Most women who develop PID have abdominal pain, pelvic tenderness, and some symptoms of a lower genital tract infection such as cervicitis. To help confirm the presence of infection, your doctor will probably do a couple of blood tests. There may also be a test for human chorionic gonadotropin, a hormone that rises during pregnancy and can signal that the pain is due not to PID but to an ectopic pregnancy. You will also probably be checked for gonorrhea and chlamydia. Samples swabbed from your cervix, or birth canal, will be taken with a cotton swab and sent to a lab for examination.

If your doctor suspects the infection may be due to an adnexal abscess—a pus-filled pocket of fluid and bacteria around the ovary or fallopian tube—you may have to undergo an ultrasound examination, in which sound waves beamed into the body are used to build an image of internal organs on a computer screen.

The only completely conclusive way to diagnose PID is a surgical procedure called laparoscopy in which a special kind of viewing instrument called a laparoscope is inserted through a small incision below the navel. This type of surgery usually involves general anesthesia that puts you to sleep, but it can often be performed on an out-patient basis and does not usually require overnight hospitalization. By examining the affected organs with the laparoscope, your doctor can make a definite diagnosis. You'll usually be given antibiotics to protect you from further infection by the operation itself.

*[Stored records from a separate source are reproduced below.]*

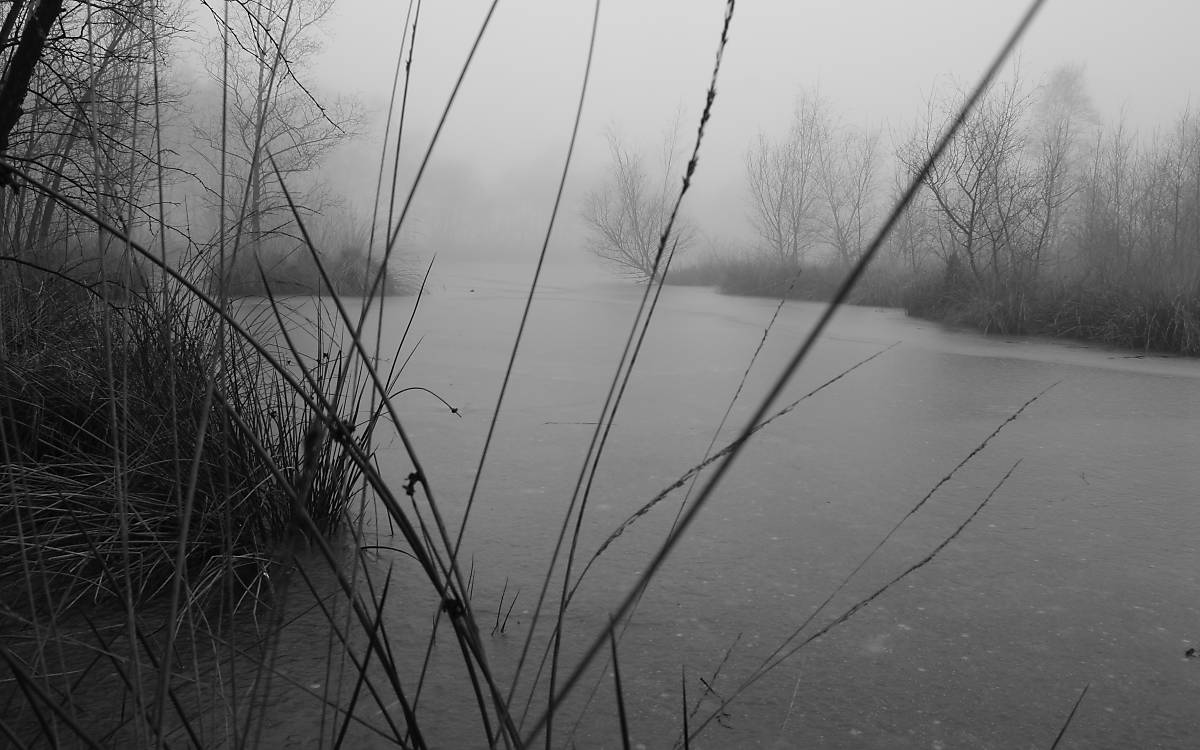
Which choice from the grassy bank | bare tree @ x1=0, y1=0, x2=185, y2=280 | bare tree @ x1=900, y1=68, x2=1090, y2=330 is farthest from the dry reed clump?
bare tree @ x1=900, y1=68, x2=1090, y2=330

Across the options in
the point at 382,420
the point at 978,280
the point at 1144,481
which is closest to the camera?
the point at 1144,481

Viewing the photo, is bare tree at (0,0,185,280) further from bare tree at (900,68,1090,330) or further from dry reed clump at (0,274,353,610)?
bare tree at (900,68,1090,330)

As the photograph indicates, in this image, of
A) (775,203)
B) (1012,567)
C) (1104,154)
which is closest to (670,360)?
(1012,567)

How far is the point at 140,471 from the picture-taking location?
112cm

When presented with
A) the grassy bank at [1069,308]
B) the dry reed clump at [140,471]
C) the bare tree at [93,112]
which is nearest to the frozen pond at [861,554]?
the dry reed clump at [140,471]

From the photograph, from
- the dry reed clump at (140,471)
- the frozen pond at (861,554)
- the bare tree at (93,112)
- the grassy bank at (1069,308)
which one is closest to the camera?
the bare tree at (93,112)

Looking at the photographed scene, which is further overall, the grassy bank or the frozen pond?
the grassy bank

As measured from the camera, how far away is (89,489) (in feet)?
3.76

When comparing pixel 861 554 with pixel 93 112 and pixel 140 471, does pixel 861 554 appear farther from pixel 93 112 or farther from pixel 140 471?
pixel 93 112

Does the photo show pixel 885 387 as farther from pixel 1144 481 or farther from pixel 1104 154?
pixel 1104 154

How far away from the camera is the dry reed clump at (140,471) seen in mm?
1071

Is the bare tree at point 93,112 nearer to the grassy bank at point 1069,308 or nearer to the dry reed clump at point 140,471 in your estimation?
the dry reed clump at point 140,471

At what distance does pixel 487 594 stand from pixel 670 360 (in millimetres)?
2599

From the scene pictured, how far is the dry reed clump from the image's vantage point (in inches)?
42.2
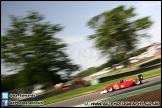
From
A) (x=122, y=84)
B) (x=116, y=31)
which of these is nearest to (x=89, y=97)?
(x=122, y=84)

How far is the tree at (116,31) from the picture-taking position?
27.2ft

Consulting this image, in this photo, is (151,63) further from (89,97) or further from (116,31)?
(89,97)

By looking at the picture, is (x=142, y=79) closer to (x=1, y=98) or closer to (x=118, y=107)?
(x=118, y=107)

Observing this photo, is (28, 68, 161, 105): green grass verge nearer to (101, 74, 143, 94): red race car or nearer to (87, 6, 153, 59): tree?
(101, 74, 143, 94): red race car

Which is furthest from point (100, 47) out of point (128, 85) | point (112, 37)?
point (128, 85)

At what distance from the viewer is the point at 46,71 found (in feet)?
27.2

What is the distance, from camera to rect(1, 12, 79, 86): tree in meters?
8.30

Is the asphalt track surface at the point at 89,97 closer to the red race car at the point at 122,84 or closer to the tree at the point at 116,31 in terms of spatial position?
the red race car at the point at 122,84

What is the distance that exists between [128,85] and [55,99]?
293cm

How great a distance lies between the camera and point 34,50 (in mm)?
8609

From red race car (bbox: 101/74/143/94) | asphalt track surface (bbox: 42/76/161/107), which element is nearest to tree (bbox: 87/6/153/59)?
red race car (bbox: 101/74/143/94)

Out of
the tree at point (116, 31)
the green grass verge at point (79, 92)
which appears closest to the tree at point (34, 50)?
the green grass verge at point (79, 92)

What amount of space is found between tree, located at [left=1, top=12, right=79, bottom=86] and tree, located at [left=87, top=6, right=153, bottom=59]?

The procedure generally takes less than 45 minutes and most patients can return home after resting from 2 to 6 hours.

Although laparoscopy is necessary for a definitive diagnosis of dangerous conditions such as adnexal abscess or ectopic pregnancy, most cases of PID do not call for it; and most doctors will start treatment for PID immediately if they even suspect the problem. If you have gonorrhea or chlamydia, delaying even a few days can greatly increase your chances of complications such as ectopic pregnancy or infertility. The risk of taking some unnecessary antibiotics is far less than the risk of letting PID go unchecked.